[START Text provided]
The two largest trade unions — the National Union of Metalworkers of SA (Numsa) and National Union of Mineworkers (NUM) — knew they had De Ruyter over a barrel. They held SA to ransom until Eskom tabled a revised 7% offer on June 28.

“It’s been a tough week at the office,” De Ruyter, with some understatement, tells the FM this week. “At some of our power stations, the level of absenteeism was as high as 90%, and the fact is, we need people to operate these stations.”

As blackouts rolled across SA, costing an estimated R4bn a day in lost productivity, the business sector implored President Cyril Ramaphosa to “debottleneck regulatory processes” to save the economy. 

Sceptics, however, questioned the extent to which the strike was to blame. Was this not just an excuse for a utility that, at the mercy of politicians who kicked the can down the road far too long, needed a scapegoat?

“We would still have had load-shedding [without the strike], but it wouldn’t have been as bad as it was,” says De Ruyter. “Our calculations show the unlawful strike cost us between 2,700MW and 2,800MW, the difference between going to stage 2 or 3 load-shedding, and going to level 6.” 

In some cases, the power stations were farcically understaffed. At one, an Eskom finance manager was given a crash course in how to drive a front-end loader, and ended up shovelling coal to keep the lights on. 

“There were people who worked truly extraordinary hours, and went above and beyond. But this just isn’t sustainable,” says De Ruyter.

Nor is it sustainable for the economy, prompting warnings that SA may be headed for a recession.

After a buoyant first quarter, in which SA’s annual GDP growth hit 3% and many economists rushed to upgrade their 2022 growth forecasts, the wheels are rapidly coming off.

“A couple of days of stage 6 load-shedding in one year will neither derail economic growth nor credit ratings outlooks for SA — but persistent, severe load-shedding will,” says Investec economist Annabel Bishop.

Bishop now believes SA is unlikely to achieve real economic growth of more than 2% in 2022, with growth likely to shrink outright in the second quarter (worse than the Reserve Bank’s forecast of 0% growth.)

Should stage 6 load-shedding persist, Bishop says the economy is likely to contract in the third quarter too, which would tip SA into a recession.
[END Text provided]
- **Given task A**: Please extract each row below that contains the string "gable", copying the whole line. Case counts.
[START Dataset rows]
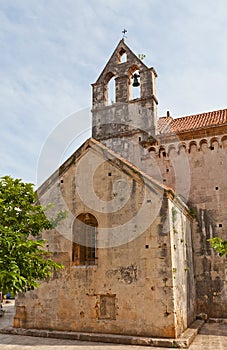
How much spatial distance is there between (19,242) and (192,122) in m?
12.6

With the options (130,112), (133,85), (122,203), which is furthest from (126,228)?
(133,85)

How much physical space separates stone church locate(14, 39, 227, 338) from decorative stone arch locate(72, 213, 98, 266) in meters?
0.04

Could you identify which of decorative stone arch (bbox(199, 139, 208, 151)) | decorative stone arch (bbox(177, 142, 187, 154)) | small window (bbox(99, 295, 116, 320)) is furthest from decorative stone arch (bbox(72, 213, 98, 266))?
decorative stone arch (bbox(199, 139, 208, 151))

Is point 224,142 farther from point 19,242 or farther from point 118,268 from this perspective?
point 19,242

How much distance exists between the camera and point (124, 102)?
16.4m

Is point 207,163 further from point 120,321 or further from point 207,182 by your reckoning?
point 120,321

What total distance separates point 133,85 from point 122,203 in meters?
A: 8.38

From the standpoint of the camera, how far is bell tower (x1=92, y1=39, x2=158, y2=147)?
15906 mm

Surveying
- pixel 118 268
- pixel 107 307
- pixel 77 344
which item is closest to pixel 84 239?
pixel 118 268

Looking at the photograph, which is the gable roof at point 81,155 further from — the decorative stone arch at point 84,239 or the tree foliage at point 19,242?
the tree foliage at point 19,242

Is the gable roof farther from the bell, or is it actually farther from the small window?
the bell

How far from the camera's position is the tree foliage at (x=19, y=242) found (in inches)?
245

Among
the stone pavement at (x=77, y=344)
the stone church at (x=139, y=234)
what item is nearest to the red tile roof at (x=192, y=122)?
the stone church at (x=139, y=234)

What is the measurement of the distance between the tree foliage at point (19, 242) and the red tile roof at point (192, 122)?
9.70 metres
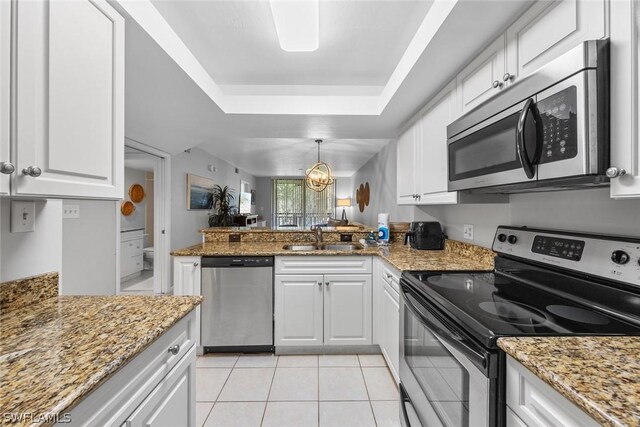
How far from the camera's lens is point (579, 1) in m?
0.90

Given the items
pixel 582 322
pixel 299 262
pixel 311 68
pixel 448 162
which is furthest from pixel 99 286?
pixel 582 322

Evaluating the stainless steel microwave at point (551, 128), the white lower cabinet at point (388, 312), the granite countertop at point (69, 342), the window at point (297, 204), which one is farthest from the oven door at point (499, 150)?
the window at point (297, 204)

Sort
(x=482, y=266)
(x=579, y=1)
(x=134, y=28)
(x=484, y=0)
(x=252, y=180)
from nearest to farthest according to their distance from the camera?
(x=579, y=1), (x=484, y=0), (x=134, y=28), (x=482, y=266), (x=252, y=180)

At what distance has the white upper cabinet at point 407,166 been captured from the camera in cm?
227

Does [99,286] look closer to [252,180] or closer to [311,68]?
[311,68]

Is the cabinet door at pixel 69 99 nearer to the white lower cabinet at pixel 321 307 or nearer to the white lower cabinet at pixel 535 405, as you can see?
the white lower cabinet at pixel 535 405

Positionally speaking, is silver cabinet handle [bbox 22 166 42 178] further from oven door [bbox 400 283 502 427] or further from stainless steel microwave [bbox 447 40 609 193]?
stainless steel microwave [bbox 447 40 609 193]

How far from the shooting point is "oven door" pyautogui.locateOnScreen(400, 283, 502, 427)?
834mm

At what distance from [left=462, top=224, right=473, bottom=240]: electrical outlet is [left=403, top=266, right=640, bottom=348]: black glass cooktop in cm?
61

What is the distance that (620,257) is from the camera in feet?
3.09

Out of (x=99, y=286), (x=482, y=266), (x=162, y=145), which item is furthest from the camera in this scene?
(x=162, y=145)

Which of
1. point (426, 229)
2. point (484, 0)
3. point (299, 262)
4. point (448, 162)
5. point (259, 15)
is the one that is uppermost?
point (259, 15)

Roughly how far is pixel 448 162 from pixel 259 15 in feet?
4.59

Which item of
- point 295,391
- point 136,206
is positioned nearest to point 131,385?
point 295,391
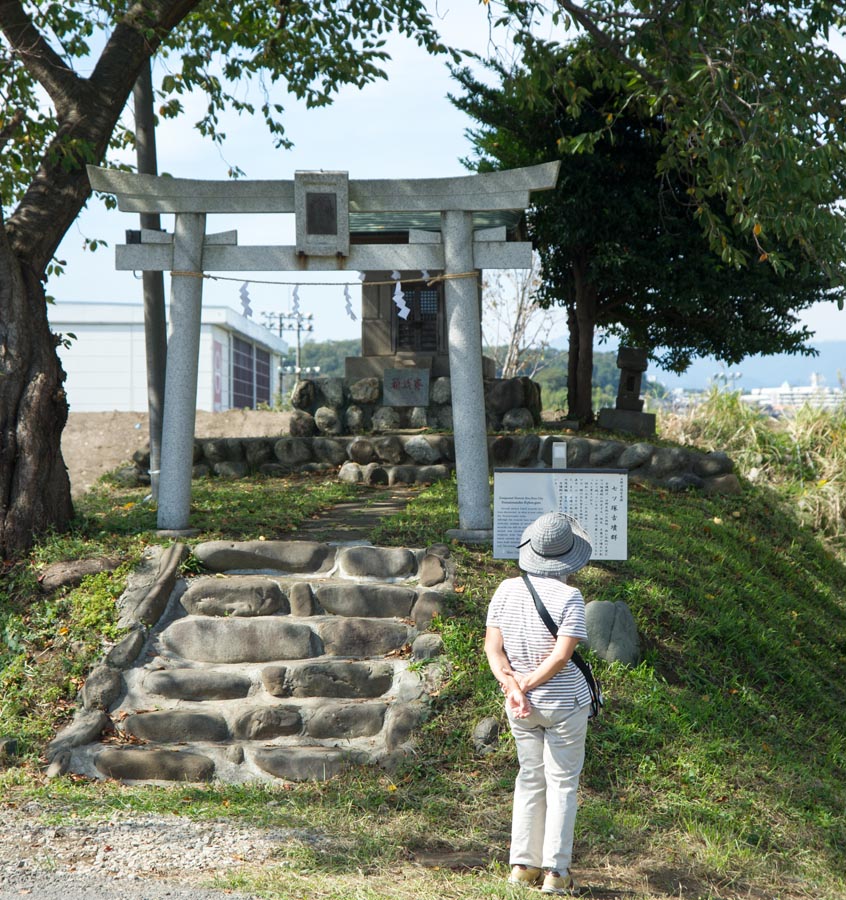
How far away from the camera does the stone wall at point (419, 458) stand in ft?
39.3

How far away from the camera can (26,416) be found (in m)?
7.77

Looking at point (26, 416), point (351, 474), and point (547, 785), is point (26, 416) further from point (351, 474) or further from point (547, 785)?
point (547, 785)

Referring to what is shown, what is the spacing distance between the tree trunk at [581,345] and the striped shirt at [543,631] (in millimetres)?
9826

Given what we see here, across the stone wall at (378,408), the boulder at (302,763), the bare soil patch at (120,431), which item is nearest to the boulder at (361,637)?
the boulder at (302,763)

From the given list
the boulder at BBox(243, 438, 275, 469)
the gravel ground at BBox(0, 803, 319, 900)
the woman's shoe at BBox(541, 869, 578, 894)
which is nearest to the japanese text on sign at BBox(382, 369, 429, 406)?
the boulder at BBox(243, 438, 275, 469)

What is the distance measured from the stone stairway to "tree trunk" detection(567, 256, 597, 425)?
736 centimetres

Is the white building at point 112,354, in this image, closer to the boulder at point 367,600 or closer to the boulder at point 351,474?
the boulder at point 351,474

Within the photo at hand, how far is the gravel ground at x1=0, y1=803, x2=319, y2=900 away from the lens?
4293 mm

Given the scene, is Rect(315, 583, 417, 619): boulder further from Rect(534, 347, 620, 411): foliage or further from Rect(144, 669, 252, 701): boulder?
Rect(534, 347, 620, 411): foliage

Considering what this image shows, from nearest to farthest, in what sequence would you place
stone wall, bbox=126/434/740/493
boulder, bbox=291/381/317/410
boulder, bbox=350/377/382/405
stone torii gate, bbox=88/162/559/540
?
1. stone torii gate, bbox=88/162/559/540
2. stone wall, bbox=126/434/740/493
3. boulder, bbox=350/377/382/405
4. boulder, bbox=291/381/317/410

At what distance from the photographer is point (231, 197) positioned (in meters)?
8.24

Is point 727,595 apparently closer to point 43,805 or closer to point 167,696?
point 167,696

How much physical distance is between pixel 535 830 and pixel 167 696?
305 centimetres

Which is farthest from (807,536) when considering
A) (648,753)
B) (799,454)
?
(648,753)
[END Dataset rows]
- **Given task B**: Carry on with the Eskom load-shedding article, starting after its last sentence.

- **Result A**:
Looking at the photograph, which is the gable roof at point 81,155 further from — the decorative stone arch at point 84,239 or the tree foliage at point 19,242?
Is the gable roof farther from the bell, or is it actually farther from the small window?

- **Result B**:
Without an urgent fix, “SA’s economic growth outlook will be severely under threat,” she says.

Nor is this level of blackouts sustainable for the business sector.

Sim Tshabalala, CEO of Africa’s largest bank, Standard Bank, says the fallout will be devastating in the immediate future. “We’ll see it in the diminished productivity and in the collapse of companies, particularly small businesses that don’t have the reserve margins to stomach big shocks,” he says. “But even the large companies will struggle to handle these increased costs, this lack of productivity and inefficiency.”

Annabel Bishop: Persistent stage 6 load-shedding will derail economic growth and ratings
outlooks for SA. Picture: Russell Roberts
Annabel Bishop: Persistent stage 6 load-shedding will derail economic growth and ratings outlooks for SA. Picture: Russell Roberts

The situation is so dispiriting,  he says, because it has come after a number of months in which the economy appeared to be on the mend.

“Right up until last week, people were starting to believe in the momentum. But then you have the strikes and the load-shedding, which shocked a lot of people. The cost of the fall in the rand alone, just in terms of higher input costs and what it does to the cost of capital for business, was immense,” he says.

And that’s at a country level. On the ground, individual companies saw their profit margins evaporate as the costs of keeping their doors open rocketed.

Costing more than R4bn a day

In Standard Bank’s case, it has burnt close to 400,000l of diesel this year, just to keep its branches and offices open. Using the average diesel price over the past six months, the FM estimates this probably translates to an extra R7m-R10m.

“It’s about 85% more expensive for us to run our facilities on diesel than on municipal electricity,” says Tshabalala. “And we’re not an industrial concern, so you can imagine what it’s like for those guys running factories.”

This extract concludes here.